• Предоставленный фрагмент:
::::

Наше рассмотрение юмора в контексте индийского буддизма, помимо прочего, должно учитывать его «стесненные» условия существования и историческую реальность, в которой происходила его устная передача различным аудиториям. В этой связи, было бы уместным отметить, что одним из величайших упущений буддистских исследований, как научной дисциплины, является довольно заметное пренебрежение вопросом зависимости индийского буддизма от взаимосвязи проповедников (dharmabhanaka, дхармабханака) как с мирянами, так и с монашескими собраниями. И это при том, что пристальное рассмотрение устной формы повествований, приводит нас к заключению, что индийские речевые обороты, выражающие все виды эмоций, возникли и закрепились именно в результате деятельности рассказчиков народных сказаний.

Со своей стороны, дхармабханаки для создания юмористических и комических сюжетов использовали как формальные, так и интуитивные (творческие) источники. Хотя интуитивный юмор присутствует в каждом обществе, формальным источником для тем и образцов забавных персонажей часто служат драматические традиции. Драматическая комедия была представлена как постановками бродячих театральных трупп, которые продолжают перемещаться из деревни в деревню и в современной Индии, так и официальными комедиями, которые играли по указанию правителей или в домах богачей. К сожалению, сама суть народных комедий, таких как современная тамаша (tamasha) Махараштры, бхавай (bhavai) Гуджарата или джатра (jatra) Бенгалии, заключается в том, что они способны подвергать себя быстрой трансформации, поэтому мы не можем полагаться на их современные образы и композиции при оценке средневекового материала (118). Однако, формулировки средневековой юмористической среды в какой-то мере можно понять из теории и практики классического театра, даже если признать ограниченность посвященных ему письменных записей. При рассмотрении агиографий мы не можем не согласиться с заявлением Gitomer, что изучающие религию для того, чтобы воспринимать свои материалы «с вниманием к литературным или эстетическим ценностям», должны уделять внимание и беллетристическим текстам (119).

::::

• Фрагменты данных:

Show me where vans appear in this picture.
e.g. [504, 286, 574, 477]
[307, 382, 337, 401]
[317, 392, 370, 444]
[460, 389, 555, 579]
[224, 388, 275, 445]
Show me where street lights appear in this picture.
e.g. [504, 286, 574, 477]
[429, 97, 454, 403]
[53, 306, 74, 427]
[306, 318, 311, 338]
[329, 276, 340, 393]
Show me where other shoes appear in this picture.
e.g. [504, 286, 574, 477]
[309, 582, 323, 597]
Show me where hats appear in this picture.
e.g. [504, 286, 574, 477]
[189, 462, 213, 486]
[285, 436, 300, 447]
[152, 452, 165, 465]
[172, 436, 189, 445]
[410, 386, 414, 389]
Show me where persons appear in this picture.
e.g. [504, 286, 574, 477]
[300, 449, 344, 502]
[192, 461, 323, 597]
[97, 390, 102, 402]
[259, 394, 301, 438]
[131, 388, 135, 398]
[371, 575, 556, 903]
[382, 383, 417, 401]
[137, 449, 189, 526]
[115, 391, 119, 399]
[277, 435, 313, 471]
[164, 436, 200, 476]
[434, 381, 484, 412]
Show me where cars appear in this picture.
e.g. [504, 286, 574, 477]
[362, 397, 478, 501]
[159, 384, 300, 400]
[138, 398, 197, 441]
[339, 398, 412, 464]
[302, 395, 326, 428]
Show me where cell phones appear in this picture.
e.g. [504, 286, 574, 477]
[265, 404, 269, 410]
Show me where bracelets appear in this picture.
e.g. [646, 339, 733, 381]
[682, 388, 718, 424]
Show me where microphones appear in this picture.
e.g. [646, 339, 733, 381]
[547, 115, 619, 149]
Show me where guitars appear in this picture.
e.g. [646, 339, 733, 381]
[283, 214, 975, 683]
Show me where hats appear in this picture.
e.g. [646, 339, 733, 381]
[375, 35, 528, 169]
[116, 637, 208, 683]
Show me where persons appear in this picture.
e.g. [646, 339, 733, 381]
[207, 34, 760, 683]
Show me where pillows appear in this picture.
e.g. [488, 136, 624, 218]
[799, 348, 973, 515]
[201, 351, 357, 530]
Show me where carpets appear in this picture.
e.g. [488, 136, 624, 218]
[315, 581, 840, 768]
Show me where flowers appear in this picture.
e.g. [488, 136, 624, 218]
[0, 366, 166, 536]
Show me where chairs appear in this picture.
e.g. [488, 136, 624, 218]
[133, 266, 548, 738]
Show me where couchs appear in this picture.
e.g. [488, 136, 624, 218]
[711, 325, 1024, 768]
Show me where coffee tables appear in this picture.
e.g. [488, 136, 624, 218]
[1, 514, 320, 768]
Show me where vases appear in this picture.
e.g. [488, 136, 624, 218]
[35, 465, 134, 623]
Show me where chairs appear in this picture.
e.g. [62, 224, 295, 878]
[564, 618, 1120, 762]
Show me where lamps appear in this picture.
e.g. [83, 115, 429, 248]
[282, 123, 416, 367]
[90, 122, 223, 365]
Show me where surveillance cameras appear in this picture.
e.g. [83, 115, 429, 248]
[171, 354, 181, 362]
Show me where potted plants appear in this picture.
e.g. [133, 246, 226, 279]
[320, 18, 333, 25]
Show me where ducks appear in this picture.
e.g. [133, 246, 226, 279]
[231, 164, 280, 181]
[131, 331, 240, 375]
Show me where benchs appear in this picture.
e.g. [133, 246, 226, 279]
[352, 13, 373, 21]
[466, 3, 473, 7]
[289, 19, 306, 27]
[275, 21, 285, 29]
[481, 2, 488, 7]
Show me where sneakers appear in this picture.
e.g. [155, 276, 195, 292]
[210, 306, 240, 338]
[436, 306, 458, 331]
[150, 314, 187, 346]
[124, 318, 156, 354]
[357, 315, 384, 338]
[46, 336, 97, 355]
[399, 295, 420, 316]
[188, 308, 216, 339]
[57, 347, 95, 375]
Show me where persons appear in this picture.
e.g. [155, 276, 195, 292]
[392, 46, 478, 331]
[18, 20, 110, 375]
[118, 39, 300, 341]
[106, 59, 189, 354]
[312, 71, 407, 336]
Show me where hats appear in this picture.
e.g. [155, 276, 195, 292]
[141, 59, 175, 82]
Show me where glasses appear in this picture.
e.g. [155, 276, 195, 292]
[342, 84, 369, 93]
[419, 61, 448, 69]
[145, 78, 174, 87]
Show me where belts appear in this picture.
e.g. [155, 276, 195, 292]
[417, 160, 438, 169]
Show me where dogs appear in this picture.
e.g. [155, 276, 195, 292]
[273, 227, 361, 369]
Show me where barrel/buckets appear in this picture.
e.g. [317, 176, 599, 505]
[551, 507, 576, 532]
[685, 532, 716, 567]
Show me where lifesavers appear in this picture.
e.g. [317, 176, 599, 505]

::::

• Ваше задание:
Установите, соответствуют ли фрагменту о юморе в индийском буддизме приведенные утверждения. На каждое ответьте «да» или «нет» и дословно процитируйте слова фрагмента, которые это решают.
1. Для юмористических сюжетов дхармабханаки использовали только интуитивные источники.
2. При оценке средневекового материала нельзя опираться на современные образы народных комедий.
3. В современной Индии бродячие театральные труппы больше не переезжают из деревни в деревню.
Записи взяты из другого источника.

• Результат задания:
1. Нет: «дхармабханаки для создания юмористических и комических сюжетов использовали как формальные, так и интуитивные (творческие) источники».
2. Да: «мы не можем полагаться на их современные образы и композиции при оценке средневекового материала».
3. Нет: «которые продолжают перемещаться из деревни в деревню и в современной Индии».